JAKARTA - Kejaksaan Agung (Kejagung) RI mengajukan banding atas putusan majelis hakim Pengadilan Tipikor Jakarta dalam perkara korupsi tata kelola minyak mentah dan produk kilang PT Pertamina (Persero) yang menjerat Muhamad Kerry Adrianto Riza yang merupakan anak Riza Chalid dan kawan-kawan pada Jumat (27/2/2026).

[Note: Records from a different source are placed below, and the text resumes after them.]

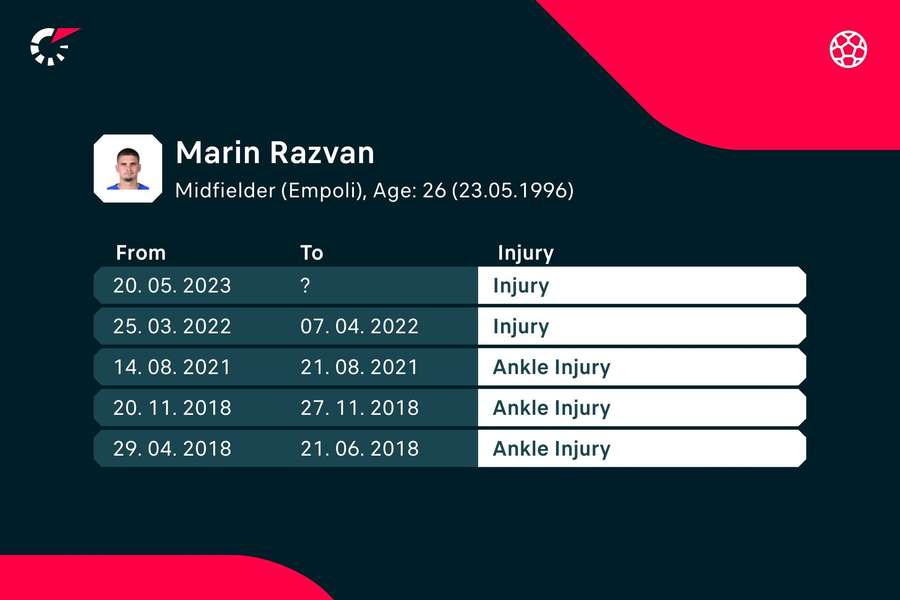 Marin Razvan
Midfielder (Empoli), Age: 26 (23.05.1996)

| From | To | Injury |
|---|---|---|
| 20. 05. 2023 | ? | Injury |
| 25. 03. 2022 | 07. 04. 2022 | Injury |
| 14. 08. 2021 | 21. 08. 2021 | Ankle Injury |
| 20. 11. 2018 | 27. 11. 2018 | Ankle Injury |
| 29. 04. 2018 | 21. 06. 2018 | Ankle Injury |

Kapuspenkum Kejagung, Anang Supriatna menjelaskan, terdapat sejumlah poin tuntutan jaksa yang belum dipertimbangkan dalam putusan hakim. Salah satunya terkait kerugian perekonomian negara serta pembebanan uang pengganti kepada para terdakwa.
“Untuk mengapa kami mengajukan banding, ada beberapa poin yang oleh penuntut umum belum terakomodir, belum dipertimbangkan. Di antaranya adalah terkait kerugian perekonomian negara dan ada juga pembebanan uang pengganti yang tidak dikenakan pada beberapa terdakwa,” kata Anang kepada wartawan, Senin (2/3/2026).
Ia menambahkan, alasan lain dari banding tersebut adalah vonis yang lebih rendah dari tuntutan awal.
“Itu salah satu nanti yang akan poin-poin yang akan dimasukkan ke dalam memori banding kita. Yang jelas itu mungkin nanti ada beberapa yang dipertimbangkan, di antaranya itu juga,” ujarnya.
Sebelumnya, Beneficial Owner PT Navigator Khatulistiwa sekaligus anak pengusaha Riza Chalid, Muhammad Kerry Adrianto Riza divonis 15 tahun penjara. Kerry dinilai bersalah dalam kasus dugaan korupsi tata kelola minyak mentah dan produk kilang Pertamina Niaga.
"Menyatakan terdakwa Muhamad Kerry Adrianto tersebut di atas telah terbukti secara sah dan meyakinkan bersalah melakukan tindak pidana korupsi secara bersama-sama sebagaimana dalam dakwaan primer penuntut umum," kata Ketua Majelis Hakim, Fajar Kusuma Aji membacakan amar putusan di Pengadilan Tipikor Jakarta, Jumat (27/2/2026) dini hari.